“A regressive change in service of a regressive change”: the looming disaster of H.R. 3

As a number of outlets in both the feminist and mainstream media have reported, the Republican-dominated House is considering new restrictions on abortion funding. The so-called “No Taxpayer Funding for Abortion Act” is bad enough on its face for those of us who believe that the right to choose an abortion goes hand in hand with the right to access a full range of reproductive services. The truth is, it’s worse than it sounds.

The most devastating aspect of the NTFAA is its unmistakable redefinition of rape. What does that have to do with abortion? A great deal, when you consider the politics around “exemptions” for rape and incest. Many who oppose abortion support exceptions for cases of rape and incest (as well, at least some of the time, for the life of the pregnant woman).
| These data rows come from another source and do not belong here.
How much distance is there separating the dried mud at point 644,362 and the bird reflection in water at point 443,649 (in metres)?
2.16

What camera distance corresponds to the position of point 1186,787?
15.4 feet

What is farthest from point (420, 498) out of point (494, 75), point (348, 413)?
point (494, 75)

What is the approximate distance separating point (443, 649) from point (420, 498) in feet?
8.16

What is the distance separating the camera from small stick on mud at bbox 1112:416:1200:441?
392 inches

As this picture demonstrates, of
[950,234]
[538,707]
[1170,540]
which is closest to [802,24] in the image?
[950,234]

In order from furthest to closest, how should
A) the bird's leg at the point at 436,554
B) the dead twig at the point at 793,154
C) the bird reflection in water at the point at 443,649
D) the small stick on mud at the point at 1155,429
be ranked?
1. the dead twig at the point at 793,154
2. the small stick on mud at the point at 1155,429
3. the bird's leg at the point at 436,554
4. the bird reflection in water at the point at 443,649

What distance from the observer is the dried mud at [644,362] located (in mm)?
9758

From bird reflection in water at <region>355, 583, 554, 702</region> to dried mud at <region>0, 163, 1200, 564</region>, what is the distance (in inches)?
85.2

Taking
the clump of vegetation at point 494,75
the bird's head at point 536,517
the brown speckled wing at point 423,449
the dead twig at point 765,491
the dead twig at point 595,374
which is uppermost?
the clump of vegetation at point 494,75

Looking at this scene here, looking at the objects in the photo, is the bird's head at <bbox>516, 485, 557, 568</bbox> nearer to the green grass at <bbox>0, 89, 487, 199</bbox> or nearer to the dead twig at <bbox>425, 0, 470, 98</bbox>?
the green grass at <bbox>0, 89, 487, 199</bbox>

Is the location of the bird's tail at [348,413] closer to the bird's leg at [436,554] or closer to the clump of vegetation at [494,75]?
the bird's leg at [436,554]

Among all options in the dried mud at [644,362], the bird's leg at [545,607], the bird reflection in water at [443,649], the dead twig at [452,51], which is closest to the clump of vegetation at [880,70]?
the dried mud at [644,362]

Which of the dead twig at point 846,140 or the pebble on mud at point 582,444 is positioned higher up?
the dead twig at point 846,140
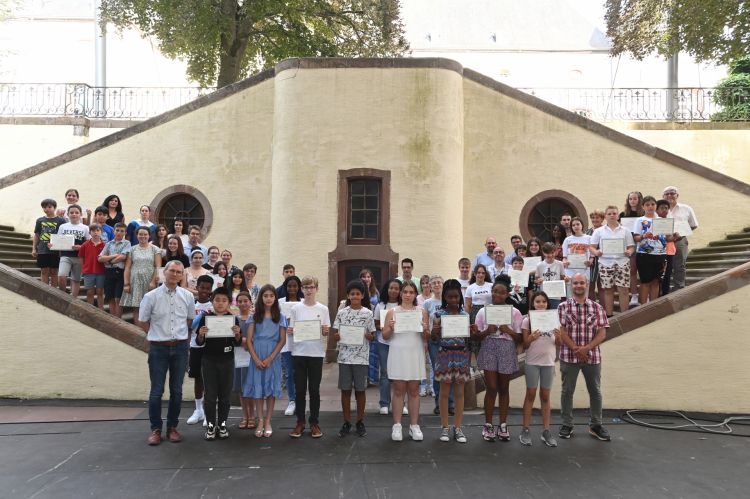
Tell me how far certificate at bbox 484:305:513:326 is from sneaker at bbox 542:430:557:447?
125 centimetres

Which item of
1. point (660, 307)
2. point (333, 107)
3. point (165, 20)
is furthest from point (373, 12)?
point (660, 307)

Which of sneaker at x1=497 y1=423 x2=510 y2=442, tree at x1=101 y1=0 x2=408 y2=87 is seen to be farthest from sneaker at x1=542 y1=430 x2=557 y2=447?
tree at x1=101 y1=0 x2=408 y2=87

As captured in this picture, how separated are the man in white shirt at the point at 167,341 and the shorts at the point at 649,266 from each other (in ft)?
19.8

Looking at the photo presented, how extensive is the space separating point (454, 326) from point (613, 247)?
312cm

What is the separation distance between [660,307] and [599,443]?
7.74 ft

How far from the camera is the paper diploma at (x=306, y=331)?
21.4ft

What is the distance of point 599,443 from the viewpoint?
6508 millimetres

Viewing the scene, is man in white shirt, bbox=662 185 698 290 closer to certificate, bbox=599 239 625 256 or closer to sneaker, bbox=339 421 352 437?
certificate, bbox=599 239 625 256

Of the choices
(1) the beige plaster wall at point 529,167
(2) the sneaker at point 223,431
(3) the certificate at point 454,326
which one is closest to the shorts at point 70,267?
(2) the sneaker at point 223,431

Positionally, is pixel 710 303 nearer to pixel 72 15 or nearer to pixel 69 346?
pixel 69 346

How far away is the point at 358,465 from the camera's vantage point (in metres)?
5.76

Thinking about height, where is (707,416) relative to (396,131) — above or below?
below

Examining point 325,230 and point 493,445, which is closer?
point 493,445

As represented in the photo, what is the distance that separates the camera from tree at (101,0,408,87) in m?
16.1
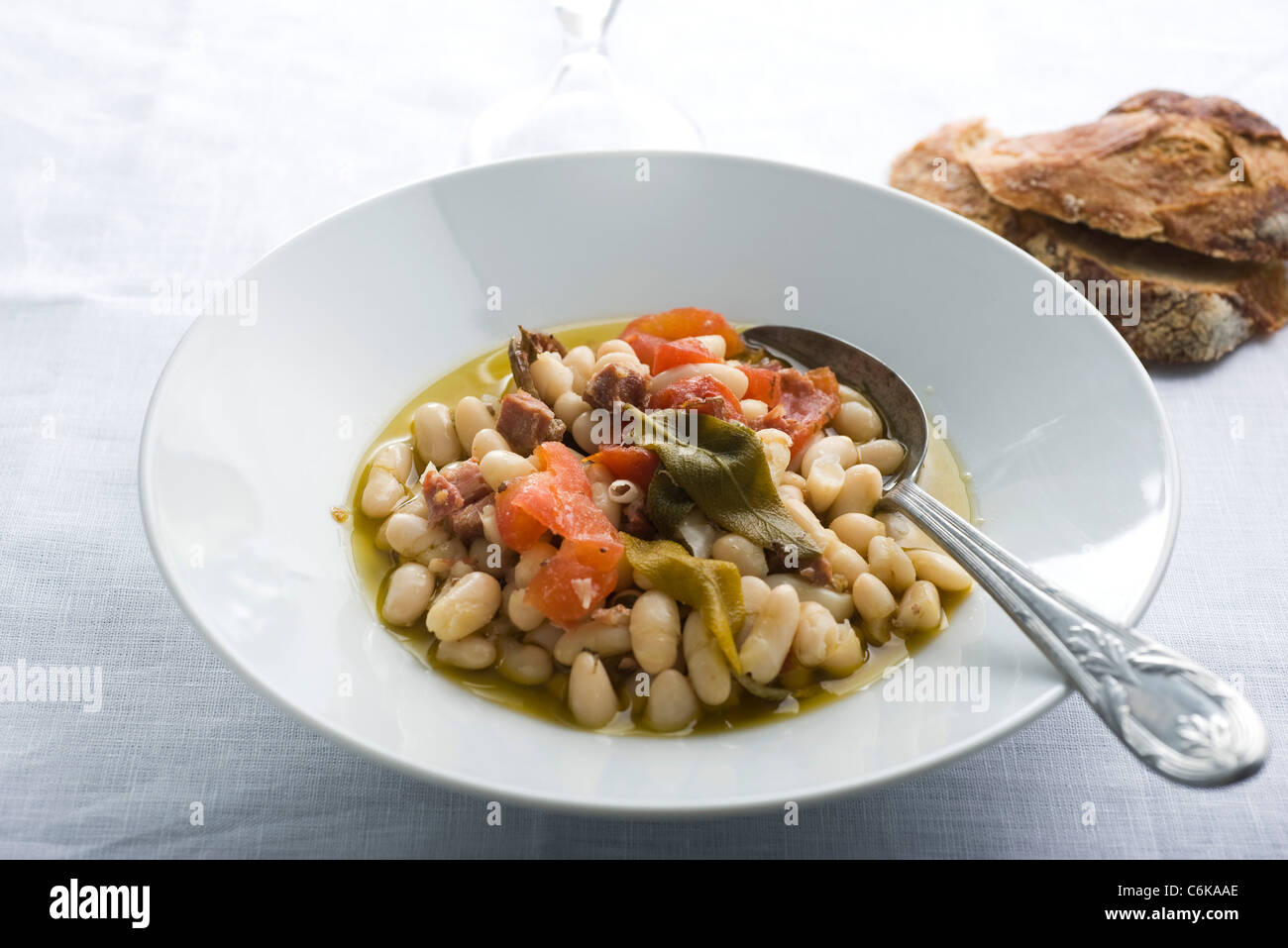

Those exemptions are popular, and only a small committed core of far-right political activists oppose them. (One thinks of the execrable but entertaining Alan Keyes, the clownish former presidential candidate, who was fond of asking “How dare we sentence a child to death for his father’s crime?” whenever the subject of these exemptions arose.) Smart pro-lifers know better than to take the radical Keyes stance, so they call for “reasonable” limitations on women’s right to choose, admitting to the wisdom of rape and incest exemptions.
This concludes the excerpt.